DESCRIPTION OF THE TASK.
Set down exactly the lines below between the line holding "0.006 | 0.012 |" and the line holding "0.003 | 0.005 |", inclusive; no other line belongs in the answer.
BEGIN RECORDS SHOWN
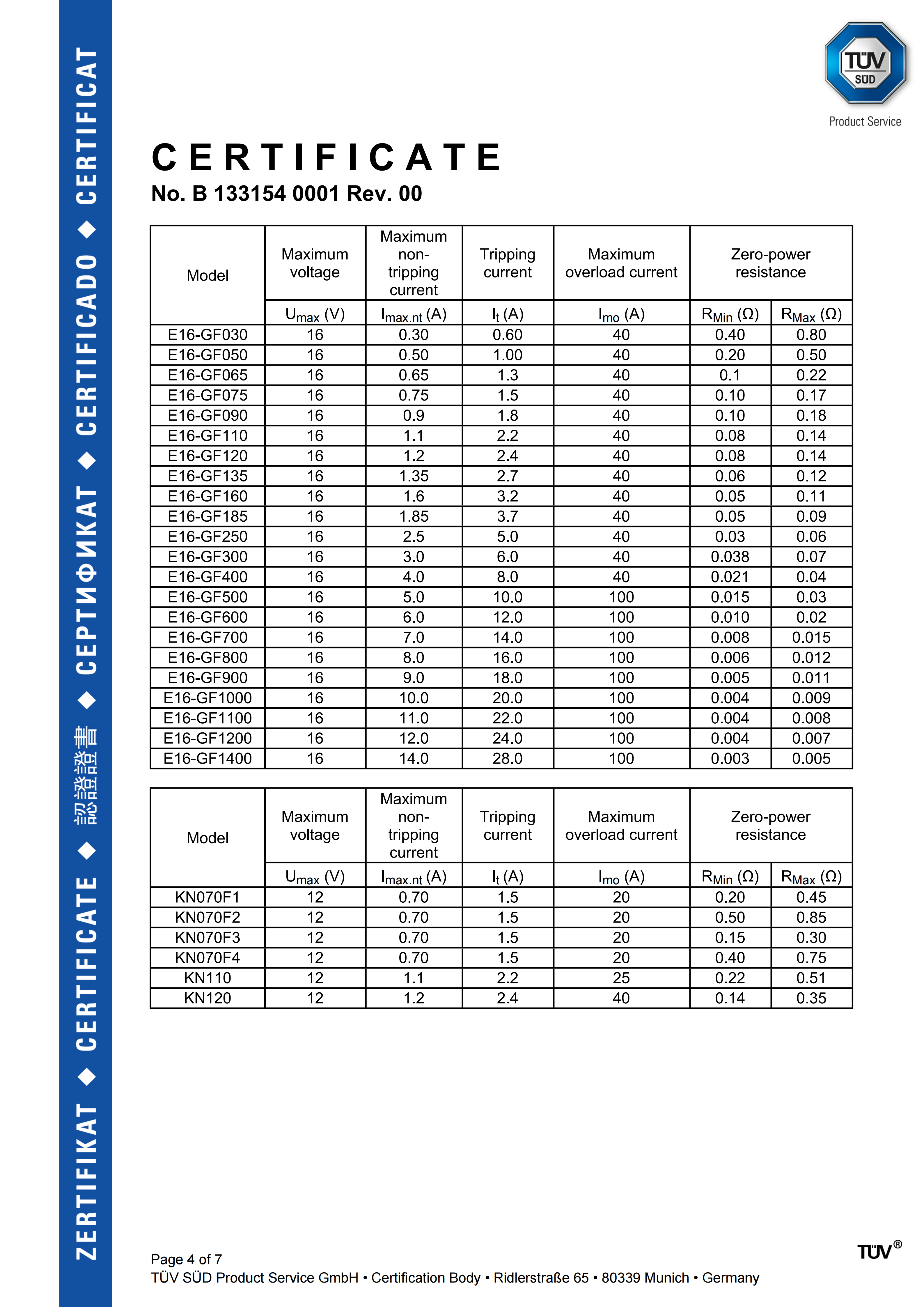 ZERTIFIKAT ◆ CERTIFICATE ◆ 認證證書 ◆ СЕРТИФИКАТ ◆ CERTIFICADO ◆ CERTIFICAT

TÜV SÜD

Product Service

CERTIFICATE

No. B 133154 0001 Rev. 00

| Model | Maximum voltage | Maximum non-tripping current | Tripping current | Maximum overload current | Zero-power resistance | |
|---|---|---|---|---|---|---|
| | $U_{max}$ (V) | $I_{max.nt}$ (A) | $I_t$ (A) | $I_{mo}$ (A) | $R_{Min}$ (Ω) | $R_{Max}$ (Ω) |
| E16-GF030 | 16 | 0.30 | 0.60 | 40 | 0.40 | 0.80 |
| E16-GF050 | 16 | 0.50 | 1.00 | 40 | 0.20 | 0.50 |
| E16-GF065 | 16 | 0.65 | 1.3 | 40 | 0.1 | 0.22 |
| E16-GF075 | 16 | 0.75 | 1.5 | 40 | 0.10 | 0.17 |
| E16-GF090 | 16 | 0.9 | 1.8 | 40 | 0.10 | 0.18 |
| E16-GF110 | 16 | 1.1 | 2.2 | 40 | 0.08 | 0.14 |
| E16-GF120 | 16 | 1.2 | 2.4 | 40 | 0.08 | 0.14 |
| E16-GF135 | 16 | 1.35 | 2.7 | 40 | 0.06 | 0.12 |
| E16-GF160 | 16 | 1.6 | 3.2 | 40 | 0.05 | 0.11 |
| E16-GF185 | 16 | 1.85 | 3.7 | 40 | 0.05 | 0.09 |
| E16-GF250 | 16 | 2.5 | 5.0 | 40 | 0.03 | 0.06 |
| E16-GF300 | 16 | 3.0 | 6.0 | 40 | 0.038 | 0.07 |
| E16-GF400 | 16 | 4.0 | 8.0 | 40 | 0.021 | 0.04 |
| E16-GF500 | 16 | 5.0 | 10.0 | 100 | 0.015 | 0.03 |
| E16-GF600 | 16 | 6.0 | 12.0 | 100 | 0.010 | 0.02 |
| E16-GF700 | 16 | 7.0 | 14.0 | 100 | 0.008 | 0.015 |
| E16-GF800 | 16 | 8.0 | 16.0 | 100 | 0.006 | 0.012 |
| E16-GF900 | 16 | 9.0 | 18.0 | 100 | 0.005 | 0.011 |
| E16-GF1000 | 16 | 10.0 | 20.0 | 100 | 0.004 | 0.009 |
| E16-GF1100 | 16 | 11.0 | 22.0 | 100 | 0.004 | 0.008 |
| E16-GF1200 | 16 | 12.0 | 24.0 | 100 | 0.004 | 0.007 |
| E16-GF1400 | 16 | 14.0 | 28.0 | 100 | 0.003 | 0.005 |

| Model | Maximum voltage | Maximum non-tripping current | Tripping current | Maximum overload current | Zero-power resistance | |
|---|---|---|---|---|---|---|
| | $U_{max}$ (V) | $I_{max.nt}$ (A) | $I_t$ (A) | $I_{mo}$ (A) | $R_{Min}$ (Ω) | $R_{Max}$ (Ω) |
| KN070F1 | 12 | 0.70 | 1.5 | 20 | 0.20 | 0.45 |
| KN070F2 | 12 | 0.70 | 1.5 | 20 | 0.50 | 0.85 |
| KN070F3 | 12 | 0.70 | 1.5 | 20 | 0.15 | 0.30 |
| KN070F4 | 12 | 0.70 | 1.5 | 20 | 0.40 | 0.75 |
| KN110 | 12 | 1.1 | 2.2 | 25 | 0.22 | 0.51 |
| KN120 | 12 | 1.2 | 2.4 | 40 | 0.14 | 0.35 |

Page 4 of 7
TÜV SÜD Product Service GmbH • Certification Body • Ridlerstraße 65 • 80339 Munich • Germany

TÜV®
END RECORDS SHOWN
RESULT.
| E16-GF800 | 16 | 8.0 | 16.0 | 100 | 0.006 | 0.012 |
| E16-GF900 | 16 | 9.0 | 18.0 | 100 | 0.005 | 0.011 |
| E16-GF1000 | 16 | 10.0 | 20.0 | 100 | 0.004 | 0.009 |
| E16-GF1100 | 16 | 11.0 | 22.0 | 100 | 0.004 | 0.008 |
| E16-GF1200 | 16 | 12.0 | 24.0 | 100 | 0.004 | 0.007 |
| E16-GF1400 | 16 | 14.0 | 28.0 | 100 | 0.003 | 0.005 |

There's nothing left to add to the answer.